---------- ROWS

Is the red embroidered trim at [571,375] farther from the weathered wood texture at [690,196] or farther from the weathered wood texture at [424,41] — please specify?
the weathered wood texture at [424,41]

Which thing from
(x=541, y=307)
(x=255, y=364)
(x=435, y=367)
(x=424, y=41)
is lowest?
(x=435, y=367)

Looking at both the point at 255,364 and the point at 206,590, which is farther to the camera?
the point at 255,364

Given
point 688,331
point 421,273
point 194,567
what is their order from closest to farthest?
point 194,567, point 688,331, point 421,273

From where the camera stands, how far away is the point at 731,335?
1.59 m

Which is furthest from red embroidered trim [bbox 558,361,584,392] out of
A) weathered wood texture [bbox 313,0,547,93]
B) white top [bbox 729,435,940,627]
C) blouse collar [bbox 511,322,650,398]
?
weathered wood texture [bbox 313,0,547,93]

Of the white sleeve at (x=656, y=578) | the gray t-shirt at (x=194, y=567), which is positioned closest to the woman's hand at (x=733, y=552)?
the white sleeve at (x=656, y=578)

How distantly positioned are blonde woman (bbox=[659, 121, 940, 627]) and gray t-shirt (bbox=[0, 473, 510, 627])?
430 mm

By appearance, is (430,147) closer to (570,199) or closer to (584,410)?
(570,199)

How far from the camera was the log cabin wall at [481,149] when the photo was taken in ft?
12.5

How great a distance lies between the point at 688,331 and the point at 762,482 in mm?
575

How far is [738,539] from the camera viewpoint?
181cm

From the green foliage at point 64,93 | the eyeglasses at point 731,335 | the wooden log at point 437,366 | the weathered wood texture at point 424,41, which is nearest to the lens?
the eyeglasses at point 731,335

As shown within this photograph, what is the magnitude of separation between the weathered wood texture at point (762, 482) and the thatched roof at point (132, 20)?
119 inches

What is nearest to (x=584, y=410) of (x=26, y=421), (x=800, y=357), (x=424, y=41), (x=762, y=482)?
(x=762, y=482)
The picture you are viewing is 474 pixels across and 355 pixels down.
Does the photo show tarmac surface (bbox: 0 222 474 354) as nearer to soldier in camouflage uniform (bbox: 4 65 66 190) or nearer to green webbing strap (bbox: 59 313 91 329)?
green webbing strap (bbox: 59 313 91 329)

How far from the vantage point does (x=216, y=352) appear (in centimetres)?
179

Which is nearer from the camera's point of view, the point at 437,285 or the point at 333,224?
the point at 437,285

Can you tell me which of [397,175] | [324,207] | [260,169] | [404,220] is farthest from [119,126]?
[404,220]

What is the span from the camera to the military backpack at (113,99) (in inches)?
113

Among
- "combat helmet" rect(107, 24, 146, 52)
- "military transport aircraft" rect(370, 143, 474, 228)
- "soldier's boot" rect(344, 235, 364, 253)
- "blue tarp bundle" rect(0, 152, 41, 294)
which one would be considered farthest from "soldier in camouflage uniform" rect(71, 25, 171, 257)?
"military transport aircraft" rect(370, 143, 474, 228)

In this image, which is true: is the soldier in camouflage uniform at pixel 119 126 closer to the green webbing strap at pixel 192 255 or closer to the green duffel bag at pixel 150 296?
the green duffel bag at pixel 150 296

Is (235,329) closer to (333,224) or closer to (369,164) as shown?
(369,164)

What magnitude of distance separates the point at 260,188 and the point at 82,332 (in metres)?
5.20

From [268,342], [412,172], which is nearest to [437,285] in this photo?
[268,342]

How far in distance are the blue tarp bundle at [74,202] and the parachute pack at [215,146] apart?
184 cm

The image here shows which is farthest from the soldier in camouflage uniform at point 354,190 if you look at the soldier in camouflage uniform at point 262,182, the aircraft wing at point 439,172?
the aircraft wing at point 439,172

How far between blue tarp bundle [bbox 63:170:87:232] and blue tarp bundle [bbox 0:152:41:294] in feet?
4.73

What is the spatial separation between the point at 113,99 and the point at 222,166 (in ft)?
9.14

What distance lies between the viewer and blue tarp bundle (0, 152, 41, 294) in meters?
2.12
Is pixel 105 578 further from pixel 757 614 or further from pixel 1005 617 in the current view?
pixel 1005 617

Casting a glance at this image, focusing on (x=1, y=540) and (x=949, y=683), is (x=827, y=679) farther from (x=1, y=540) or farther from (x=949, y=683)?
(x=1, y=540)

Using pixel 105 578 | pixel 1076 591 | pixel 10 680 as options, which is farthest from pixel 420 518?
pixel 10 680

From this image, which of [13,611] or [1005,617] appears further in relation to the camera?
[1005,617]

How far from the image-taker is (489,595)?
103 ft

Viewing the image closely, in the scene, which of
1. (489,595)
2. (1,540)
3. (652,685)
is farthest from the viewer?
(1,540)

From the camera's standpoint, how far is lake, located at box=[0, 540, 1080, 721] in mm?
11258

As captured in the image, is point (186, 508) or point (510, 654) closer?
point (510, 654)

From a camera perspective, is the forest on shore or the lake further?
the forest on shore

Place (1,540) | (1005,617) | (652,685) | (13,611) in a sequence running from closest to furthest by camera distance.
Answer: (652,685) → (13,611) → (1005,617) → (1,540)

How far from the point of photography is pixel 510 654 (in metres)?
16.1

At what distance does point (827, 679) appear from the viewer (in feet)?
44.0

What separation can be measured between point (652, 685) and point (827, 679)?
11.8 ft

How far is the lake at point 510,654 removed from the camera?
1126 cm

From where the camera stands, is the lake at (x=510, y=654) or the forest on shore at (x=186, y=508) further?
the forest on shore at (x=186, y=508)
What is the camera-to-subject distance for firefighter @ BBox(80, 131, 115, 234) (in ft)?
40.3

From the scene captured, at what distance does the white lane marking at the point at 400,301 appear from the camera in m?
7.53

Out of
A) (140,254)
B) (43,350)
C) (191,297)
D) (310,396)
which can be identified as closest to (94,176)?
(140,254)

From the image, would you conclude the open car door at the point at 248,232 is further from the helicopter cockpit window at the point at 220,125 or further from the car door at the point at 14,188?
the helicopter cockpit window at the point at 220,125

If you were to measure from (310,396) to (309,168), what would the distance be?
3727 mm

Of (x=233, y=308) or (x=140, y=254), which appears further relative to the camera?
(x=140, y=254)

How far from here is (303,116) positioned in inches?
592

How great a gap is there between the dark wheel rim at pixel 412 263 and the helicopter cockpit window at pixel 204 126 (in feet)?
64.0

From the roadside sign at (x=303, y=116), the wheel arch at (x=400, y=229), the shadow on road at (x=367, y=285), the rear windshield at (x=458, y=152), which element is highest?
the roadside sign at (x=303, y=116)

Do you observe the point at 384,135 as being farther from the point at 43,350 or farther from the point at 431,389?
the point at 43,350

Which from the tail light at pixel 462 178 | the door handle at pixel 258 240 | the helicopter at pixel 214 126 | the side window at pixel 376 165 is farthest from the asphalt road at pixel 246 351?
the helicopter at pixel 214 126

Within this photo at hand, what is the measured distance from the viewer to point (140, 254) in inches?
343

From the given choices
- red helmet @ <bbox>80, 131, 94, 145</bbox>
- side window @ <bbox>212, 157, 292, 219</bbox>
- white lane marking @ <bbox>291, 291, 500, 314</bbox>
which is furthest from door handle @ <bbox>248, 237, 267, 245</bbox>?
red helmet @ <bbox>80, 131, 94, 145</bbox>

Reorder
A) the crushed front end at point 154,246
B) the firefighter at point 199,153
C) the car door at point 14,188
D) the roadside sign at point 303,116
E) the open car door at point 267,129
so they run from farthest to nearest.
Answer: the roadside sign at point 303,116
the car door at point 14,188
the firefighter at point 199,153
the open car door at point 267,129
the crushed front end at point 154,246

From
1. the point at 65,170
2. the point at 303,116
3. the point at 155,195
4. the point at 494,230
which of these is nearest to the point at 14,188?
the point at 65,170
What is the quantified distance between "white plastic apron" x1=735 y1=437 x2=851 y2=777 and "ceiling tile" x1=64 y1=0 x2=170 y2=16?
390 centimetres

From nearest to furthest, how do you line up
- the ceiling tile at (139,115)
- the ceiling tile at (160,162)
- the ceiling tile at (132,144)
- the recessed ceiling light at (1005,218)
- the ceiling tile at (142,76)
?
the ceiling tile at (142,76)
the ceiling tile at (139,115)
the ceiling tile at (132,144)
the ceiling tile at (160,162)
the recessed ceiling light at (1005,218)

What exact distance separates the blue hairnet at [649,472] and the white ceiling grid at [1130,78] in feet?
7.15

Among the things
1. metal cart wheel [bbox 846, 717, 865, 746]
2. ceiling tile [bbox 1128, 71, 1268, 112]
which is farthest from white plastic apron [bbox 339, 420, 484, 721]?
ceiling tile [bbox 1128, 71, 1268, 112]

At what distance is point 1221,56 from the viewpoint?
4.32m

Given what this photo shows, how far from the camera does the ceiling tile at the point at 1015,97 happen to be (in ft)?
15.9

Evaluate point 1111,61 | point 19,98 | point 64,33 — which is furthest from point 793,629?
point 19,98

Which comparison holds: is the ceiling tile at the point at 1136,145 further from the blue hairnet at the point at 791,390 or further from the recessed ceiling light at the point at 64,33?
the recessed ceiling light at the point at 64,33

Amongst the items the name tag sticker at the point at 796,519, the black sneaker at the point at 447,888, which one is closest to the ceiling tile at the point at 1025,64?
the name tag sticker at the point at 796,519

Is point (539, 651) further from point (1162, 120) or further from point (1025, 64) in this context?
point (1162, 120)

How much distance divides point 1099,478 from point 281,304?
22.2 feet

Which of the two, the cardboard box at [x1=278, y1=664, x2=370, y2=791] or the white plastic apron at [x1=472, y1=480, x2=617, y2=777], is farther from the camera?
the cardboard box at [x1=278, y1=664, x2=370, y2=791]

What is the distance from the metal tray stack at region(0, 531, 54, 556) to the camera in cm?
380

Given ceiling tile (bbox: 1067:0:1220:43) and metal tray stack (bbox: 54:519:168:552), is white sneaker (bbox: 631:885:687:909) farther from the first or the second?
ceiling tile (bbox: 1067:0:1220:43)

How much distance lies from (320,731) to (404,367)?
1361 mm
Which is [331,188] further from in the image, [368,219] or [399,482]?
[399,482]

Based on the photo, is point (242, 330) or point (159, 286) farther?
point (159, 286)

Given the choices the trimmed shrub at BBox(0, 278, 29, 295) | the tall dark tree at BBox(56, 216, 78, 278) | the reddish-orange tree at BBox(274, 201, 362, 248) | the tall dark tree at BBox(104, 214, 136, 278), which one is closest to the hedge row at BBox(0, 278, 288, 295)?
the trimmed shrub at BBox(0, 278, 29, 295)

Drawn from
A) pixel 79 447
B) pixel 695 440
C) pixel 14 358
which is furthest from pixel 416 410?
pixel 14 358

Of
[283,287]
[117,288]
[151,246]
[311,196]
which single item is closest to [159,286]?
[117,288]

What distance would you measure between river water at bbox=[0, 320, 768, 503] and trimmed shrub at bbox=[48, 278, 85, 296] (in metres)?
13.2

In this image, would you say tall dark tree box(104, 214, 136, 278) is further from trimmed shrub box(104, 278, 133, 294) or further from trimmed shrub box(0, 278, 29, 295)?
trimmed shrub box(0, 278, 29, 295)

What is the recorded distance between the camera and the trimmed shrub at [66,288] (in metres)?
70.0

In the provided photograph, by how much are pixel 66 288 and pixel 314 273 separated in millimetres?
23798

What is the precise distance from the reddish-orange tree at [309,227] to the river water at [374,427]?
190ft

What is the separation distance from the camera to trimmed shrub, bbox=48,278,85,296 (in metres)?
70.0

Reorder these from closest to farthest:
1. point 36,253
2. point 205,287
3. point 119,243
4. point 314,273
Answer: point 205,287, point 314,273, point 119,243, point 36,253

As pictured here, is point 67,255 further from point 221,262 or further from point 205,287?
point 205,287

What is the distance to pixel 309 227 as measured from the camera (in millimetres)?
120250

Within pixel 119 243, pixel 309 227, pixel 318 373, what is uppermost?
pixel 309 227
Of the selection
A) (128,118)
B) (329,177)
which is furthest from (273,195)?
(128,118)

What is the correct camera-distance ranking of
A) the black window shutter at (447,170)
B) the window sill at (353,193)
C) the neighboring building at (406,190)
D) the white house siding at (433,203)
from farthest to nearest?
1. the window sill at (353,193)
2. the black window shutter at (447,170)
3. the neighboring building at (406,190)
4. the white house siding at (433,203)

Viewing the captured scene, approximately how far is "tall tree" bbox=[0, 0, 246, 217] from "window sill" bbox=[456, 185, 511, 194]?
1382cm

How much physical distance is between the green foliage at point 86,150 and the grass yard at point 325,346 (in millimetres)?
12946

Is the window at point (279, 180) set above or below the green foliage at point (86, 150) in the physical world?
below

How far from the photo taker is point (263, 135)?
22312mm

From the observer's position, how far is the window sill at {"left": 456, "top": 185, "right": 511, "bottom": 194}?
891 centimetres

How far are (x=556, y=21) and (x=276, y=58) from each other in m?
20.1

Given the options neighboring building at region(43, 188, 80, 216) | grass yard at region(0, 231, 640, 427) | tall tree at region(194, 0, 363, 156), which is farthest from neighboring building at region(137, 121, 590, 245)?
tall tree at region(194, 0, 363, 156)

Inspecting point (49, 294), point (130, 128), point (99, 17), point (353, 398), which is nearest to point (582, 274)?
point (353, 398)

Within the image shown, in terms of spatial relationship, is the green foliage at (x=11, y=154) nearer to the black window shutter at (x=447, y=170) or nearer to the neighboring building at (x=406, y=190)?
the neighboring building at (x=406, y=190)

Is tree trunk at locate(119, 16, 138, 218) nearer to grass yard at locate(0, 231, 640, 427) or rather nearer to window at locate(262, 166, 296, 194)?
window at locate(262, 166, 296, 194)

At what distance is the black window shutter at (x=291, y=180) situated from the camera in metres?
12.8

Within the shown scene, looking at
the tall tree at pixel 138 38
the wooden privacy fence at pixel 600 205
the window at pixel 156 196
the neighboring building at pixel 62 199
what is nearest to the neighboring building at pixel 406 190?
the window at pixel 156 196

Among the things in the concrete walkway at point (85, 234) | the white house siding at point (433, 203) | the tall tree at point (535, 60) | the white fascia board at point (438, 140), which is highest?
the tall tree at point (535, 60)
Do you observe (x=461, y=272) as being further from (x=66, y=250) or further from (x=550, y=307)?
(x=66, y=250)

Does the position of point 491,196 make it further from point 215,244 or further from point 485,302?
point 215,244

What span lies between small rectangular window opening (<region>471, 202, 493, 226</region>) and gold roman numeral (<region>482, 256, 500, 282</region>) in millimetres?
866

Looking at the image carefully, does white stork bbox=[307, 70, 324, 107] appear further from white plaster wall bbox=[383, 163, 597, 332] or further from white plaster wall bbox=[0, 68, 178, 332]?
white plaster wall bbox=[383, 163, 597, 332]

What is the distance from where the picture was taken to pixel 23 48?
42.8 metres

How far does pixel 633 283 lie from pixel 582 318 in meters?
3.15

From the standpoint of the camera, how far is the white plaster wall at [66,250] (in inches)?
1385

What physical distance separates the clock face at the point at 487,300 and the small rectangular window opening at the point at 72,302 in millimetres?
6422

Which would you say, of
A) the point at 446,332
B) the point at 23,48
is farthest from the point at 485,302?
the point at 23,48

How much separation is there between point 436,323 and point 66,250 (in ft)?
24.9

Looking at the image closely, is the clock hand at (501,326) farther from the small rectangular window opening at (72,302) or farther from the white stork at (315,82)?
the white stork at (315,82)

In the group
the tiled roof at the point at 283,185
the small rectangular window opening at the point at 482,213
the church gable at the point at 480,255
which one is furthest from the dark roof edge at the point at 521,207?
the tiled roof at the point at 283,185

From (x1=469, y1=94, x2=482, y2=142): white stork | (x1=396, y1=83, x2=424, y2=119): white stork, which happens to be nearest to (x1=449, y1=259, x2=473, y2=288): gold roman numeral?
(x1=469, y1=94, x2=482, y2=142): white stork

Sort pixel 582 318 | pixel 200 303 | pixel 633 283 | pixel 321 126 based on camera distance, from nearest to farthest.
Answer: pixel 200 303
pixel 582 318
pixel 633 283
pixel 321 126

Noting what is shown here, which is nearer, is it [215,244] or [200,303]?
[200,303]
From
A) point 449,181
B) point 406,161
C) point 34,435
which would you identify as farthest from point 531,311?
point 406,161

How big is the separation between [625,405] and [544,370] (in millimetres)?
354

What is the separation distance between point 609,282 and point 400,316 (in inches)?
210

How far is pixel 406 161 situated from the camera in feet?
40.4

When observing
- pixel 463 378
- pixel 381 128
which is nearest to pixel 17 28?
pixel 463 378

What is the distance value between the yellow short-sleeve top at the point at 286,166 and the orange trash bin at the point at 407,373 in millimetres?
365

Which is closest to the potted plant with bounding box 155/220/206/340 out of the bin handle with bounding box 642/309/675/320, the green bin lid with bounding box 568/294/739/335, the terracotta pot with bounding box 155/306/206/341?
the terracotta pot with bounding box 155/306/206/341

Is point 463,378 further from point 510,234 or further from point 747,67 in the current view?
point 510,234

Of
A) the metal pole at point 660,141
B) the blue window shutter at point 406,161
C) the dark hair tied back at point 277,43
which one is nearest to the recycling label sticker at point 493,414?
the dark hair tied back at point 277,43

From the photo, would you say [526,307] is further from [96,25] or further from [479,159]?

--------------------

GIVEN INSTRUCTION:
From the line holding "Which is closest" through the last line above, reproduce each line exactly and add nothing.

WRITTEN RESPONSE:
Which is closest to the potted plant with bounding box 155/220/206/340 out of the bin handle with bounding box 642/309/675/320, the green bin lid with bounding box 568/294/739/335, the terracotta pot with bounding box 155/306/206/341?
the terracotta pot with bounding box 155/306/206/341

Is point 463,378 further from point 510,234 or further from point 747,67 in the current view?
point 510,234

Of
A) the metal pole at point 660,141
B) the blue window shutter at point 406,161
C) the dark hair tied back at point 277,43
which one is nearest to the recycling label sticker at point 493,414?
the dark hair tied back at point 277,43

From the photo, would you say [526,307] is further from [96,25] or further from [479,159]?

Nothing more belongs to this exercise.